Cycling of antibody labeling has the effect of greatly reducing the combinatorial complexity of experimentation. For example, rather than generating a new model expressing a tagged variant of a molecule of interest in order to add an extra imaging channel, one can simply remove the current antibodies and apply a new set to label the additional molecule directly. We refer to this physical process as REMI: Resin Embedded Multicycle Imaging.

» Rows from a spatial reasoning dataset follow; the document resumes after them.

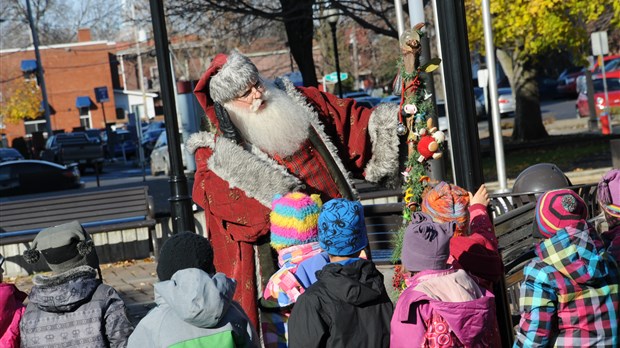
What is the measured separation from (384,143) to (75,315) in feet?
7.19

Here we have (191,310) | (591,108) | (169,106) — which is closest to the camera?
(191,310)

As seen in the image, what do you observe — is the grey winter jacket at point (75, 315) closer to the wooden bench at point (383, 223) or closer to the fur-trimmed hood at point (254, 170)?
the fur-trimmed hood at point (254, 170)

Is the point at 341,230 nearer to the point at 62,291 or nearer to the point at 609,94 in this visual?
the point at 62,291

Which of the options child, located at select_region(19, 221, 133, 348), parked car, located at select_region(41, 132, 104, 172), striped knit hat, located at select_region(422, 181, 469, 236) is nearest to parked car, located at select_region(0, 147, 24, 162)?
parked car, located at select_region(41, 132, 104, 172)

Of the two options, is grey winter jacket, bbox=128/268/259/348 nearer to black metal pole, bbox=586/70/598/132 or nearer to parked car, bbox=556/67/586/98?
black metal pole, bbox=586/70/598/132

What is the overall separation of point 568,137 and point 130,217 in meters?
15.3

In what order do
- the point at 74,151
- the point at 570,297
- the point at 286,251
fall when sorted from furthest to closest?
the point at 74,151 → the point at 286,251 → the point at 570,297

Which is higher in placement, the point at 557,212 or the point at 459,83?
the point at 459,83

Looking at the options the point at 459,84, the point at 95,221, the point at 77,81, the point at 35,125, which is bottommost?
the point at 95,221

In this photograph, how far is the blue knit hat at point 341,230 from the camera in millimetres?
4391

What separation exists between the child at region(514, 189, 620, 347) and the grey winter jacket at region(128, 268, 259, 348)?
1.15 metres

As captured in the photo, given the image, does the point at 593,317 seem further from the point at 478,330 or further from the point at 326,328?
the point at 326,328

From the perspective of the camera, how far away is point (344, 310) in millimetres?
4160

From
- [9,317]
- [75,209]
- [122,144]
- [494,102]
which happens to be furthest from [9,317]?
[122,144]
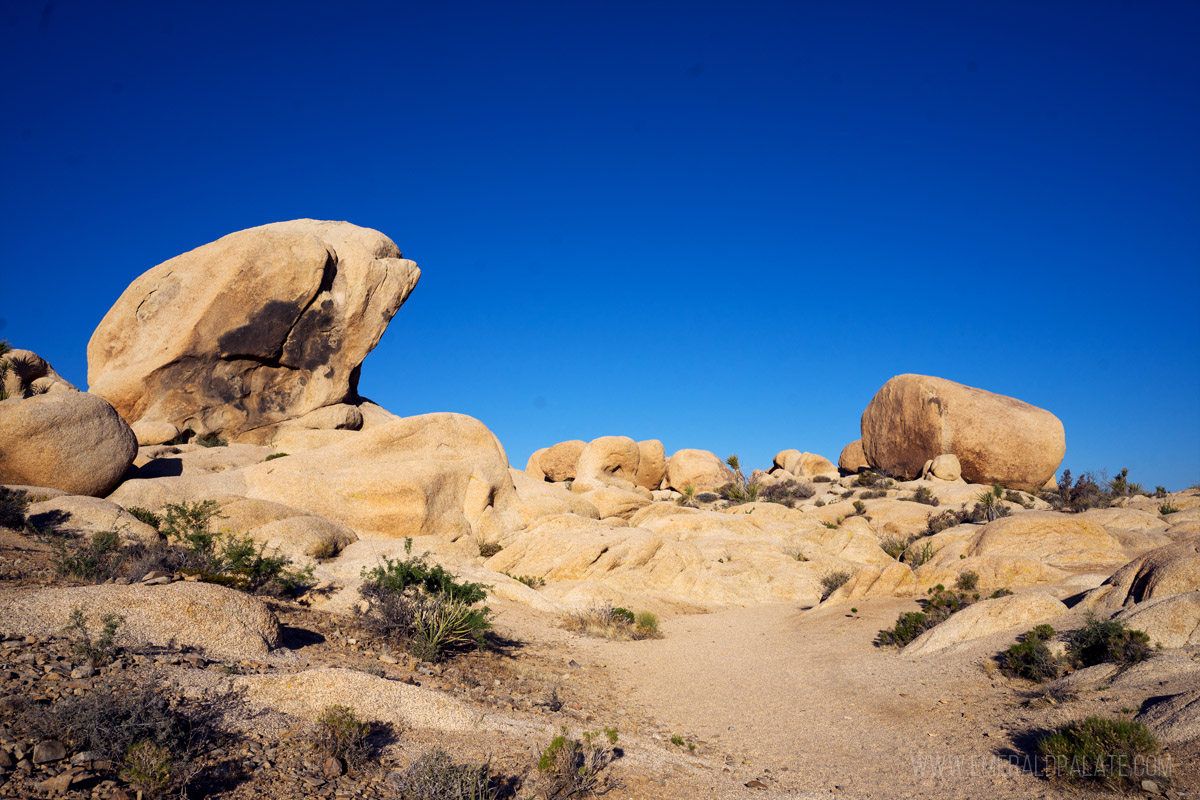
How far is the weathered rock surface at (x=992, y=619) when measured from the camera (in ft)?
30.7

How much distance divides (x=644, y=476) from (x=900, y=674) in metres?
34.9

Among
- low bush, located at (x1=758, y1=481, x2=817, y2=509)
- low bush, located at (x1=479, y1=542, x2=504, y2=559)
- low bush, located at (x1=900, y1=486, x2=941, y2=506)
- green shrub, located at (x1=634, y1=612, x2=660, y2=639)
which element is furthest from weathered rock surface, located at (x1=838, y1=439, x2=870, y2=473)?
green shrub, located at (x1=634, y1=612, x2=660, y2=639)

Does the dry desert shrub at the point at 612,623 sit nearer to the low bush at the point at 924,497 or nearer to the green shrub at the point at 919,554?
the green shrub at the point at 919,554

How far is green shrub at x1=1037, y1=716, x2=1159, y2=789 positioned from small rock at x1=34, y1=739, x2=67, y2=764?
6999mm

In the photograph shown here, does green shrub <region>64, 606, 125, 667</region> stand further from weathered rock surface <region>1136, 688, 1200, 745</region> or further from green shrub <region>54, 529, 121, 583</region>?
weathered rock surface <region>1136, 688, 1200, 745</region>

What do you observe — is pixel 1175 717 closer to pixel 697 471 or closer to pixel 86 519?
pixel 86 519

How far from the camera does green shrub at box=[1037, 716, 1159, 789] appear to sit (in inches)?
193

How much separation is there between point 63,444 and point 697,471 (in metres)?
33.4

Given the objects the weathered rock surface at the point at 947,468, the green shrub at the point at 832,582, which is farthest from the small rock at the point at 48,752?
the weathered rock surface at the point at 947,468

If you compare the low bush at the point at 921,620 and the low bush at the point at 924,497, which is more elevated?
the low bush at the point at 924,497

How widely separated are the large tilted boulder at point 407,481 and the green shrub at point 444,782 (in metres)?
15.9

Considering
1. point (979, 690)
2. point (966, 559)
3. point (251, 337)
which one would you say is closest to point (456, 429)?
point (251, 337)

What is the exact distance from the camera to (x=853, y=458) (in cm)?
4503

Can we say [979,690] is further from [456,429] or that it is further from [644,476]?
[644,476]
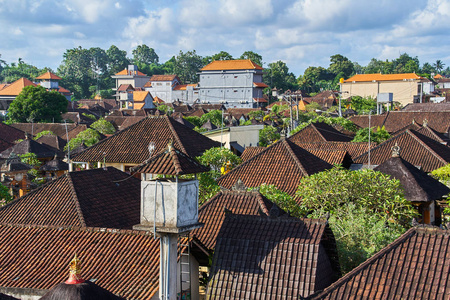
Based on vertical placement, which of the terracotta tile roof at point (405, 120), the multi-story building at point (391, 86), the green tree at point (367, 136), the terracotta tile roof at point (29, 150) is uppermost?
the multi-story building at point (391, 86)

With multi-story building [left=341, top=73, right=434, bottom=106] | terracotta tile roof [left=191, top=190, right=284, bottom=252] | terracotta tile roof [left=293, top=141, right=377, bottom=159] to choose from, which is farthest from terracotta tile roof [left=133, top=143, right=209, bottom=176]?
multi-story building [left=341, top=73, right=434, bottom=106]

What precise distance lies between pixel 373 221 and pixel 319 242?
4.32m

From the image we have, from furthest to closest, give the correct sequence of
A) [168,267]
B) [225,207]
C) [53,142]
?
[53,142]
[225,207]
[168,267]

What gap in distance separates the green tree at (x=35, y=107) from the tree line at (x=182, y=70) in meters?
50.7

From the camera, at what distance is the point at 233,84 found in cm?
9956

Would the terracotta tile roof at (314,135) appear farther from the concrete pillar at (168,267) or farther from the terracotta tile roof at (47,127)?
the terracotta tile roof at (47,127)

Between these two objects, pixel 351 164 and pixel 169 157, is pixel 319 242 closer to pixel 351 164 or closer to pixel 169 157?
pixel 169 157

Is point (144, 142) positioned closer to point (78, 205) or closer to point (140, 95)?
point (78, 205)

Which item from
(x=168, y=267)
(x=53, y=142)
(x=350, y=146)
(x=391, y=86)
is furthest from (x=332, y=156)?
(x=391, y=86)

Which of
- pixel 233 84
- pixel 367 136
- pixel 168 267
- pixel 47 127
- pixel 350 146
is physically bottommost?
pixel 168 267

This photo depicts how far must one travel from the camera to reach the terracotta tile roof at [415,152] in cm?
2983

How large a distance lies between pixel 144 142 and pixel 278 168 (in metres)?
7.59

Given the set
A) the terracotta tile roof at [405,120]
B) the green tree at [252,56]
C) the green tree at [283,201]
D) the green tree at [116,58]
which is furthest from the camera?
the green tree at [116,58]

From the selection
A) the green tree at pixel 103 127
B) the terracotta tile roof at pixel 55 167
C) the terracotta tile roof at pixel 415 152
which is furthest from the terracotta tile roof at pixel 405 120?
the terracotta tile roof at pixel 55 167
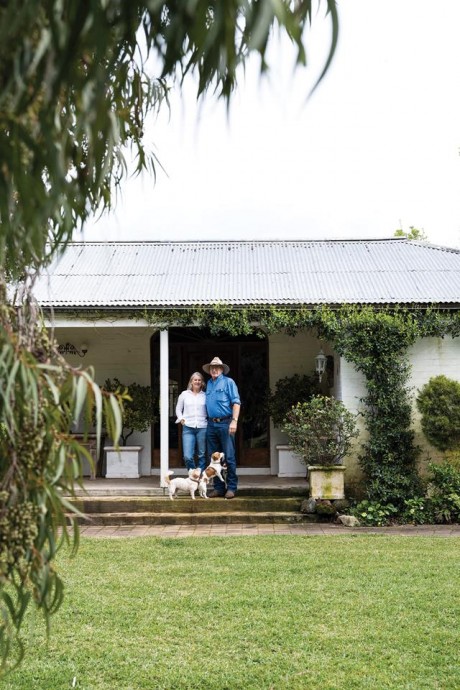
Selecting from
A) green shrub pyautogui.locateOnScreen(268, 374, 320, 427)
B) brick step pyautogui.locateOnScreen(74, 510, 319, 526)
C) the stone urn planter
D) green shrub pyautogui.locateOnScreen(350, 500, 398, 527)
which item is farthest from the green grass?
green shrub pyautogui.locateOnScreen(268, 374, 320, 427)

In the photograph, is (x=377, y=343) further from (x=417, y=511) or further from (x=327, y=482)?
(x=417, y=511)

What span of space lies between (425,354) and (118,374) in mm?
5361

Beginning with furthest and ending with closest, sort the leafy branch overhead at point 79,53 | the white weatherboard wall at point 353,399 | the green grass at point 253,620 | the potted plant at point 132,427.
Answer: the potted plant at point 132,427 → the white weatherboard wall at point 353,399 → the green grass at point 253,620 → the leafy branch overhead at point 79,53

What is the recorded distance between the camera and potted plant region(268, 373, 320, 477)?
1249 centimetres

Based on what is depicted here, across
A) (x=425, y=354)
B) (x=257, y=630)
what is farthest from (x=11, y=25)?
(x=425, y=354)

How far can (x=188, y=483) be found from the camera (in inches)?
406

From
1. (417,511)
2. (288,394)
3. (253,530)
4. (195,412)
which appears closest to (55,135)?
(253,530)

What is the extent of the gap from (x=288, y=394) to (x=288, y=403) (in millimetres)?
163

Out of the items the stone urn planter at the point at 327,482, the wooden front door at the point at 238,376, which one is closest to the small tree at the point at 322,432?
the stone urn planter at the point at 327,482

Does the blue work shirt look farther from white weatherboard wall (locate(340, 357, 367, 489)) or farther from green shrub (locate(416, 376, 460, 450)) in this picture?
green shrub (locate(416, 376, 460, 450))

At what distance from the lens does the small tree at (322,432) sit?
403 inches

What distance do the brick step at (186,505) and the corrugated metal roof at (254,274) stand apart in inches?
108

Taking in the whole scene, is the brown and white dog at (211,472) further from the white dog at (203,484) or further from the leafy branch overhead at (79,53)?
the leafy branch overhead at (79,53)

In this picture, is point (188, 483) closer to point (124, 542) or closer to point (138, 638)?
point (124, 542)
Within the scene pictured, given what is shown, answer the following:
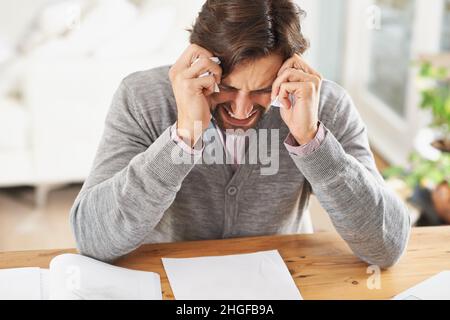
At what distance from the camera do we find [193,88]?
1.10m

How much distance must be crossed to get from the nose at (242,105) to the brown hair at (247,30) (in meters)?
0.05

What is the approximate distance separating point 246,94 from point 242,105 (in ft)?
0.09

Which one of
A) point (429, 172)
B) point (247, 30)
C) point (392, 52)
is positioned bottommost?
point (429, 172)

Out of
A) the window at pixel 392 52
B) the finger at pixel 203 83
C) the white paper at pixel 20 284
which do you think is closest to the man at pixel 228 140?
the finger at pixel 203 83

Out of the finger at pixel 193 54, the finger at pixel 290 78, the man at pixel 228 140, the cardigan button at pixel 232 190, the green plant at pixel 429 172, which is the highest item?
the finger at pixel 193 54

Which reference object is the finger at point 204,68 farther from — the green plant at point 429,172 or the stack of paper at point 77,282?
the green plant at point 429,172

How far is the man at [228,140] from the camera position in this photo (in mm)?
Answer: 1082

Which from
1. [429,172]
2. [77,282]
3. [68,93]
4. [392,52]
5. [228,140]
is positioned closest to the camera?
[77,282]

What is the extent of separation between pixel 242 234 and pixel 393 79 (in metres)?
2.51

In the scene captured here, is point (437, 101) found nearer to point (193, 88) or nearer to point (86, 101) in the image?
point (86, 101)

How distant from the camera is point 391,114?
142 inches

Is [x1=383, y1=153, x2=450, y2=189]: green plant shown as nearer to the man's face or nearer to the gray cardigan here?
the gray cardigan

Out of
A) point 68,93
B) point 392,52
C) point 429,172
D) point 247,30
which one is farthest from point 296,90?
point 392,52

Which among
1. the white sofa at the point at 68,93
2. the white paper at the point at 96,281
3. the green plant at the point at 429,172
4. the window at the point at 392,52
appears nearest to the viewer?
the white paper at the point at 96,281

Here we describe development of new, inexpensive REMI techniques that combine the resilience of resin embedding with the presentation of whole cells and their plasma membranes after isolation as a glass-attached sheet of plasma membrane9,10. REMI enables studies of membrane protein complexes using multiplexed antibody labeling, effectively creating a single “section” directly from the cells of interest which can then be imaged with the same iterative immuno-staining used in conventional array tomography, in a manner cartooned in Fig. 1. This technique is likely to be useful in studies on the organization of integral membrane proteins in and on the plasma membrane. The advantage of using multiple protein identifications (greater than 2) in a machine learning approach was first described in11. Here we demonstrate that multiple protein identifications can be used in an occupancy probability framework to invalidate independent distribution models at lower signal thresholds more robustly. As the number of different protein classes increases, the ability to discriminate between both occupancy and spatial models dramatically increases.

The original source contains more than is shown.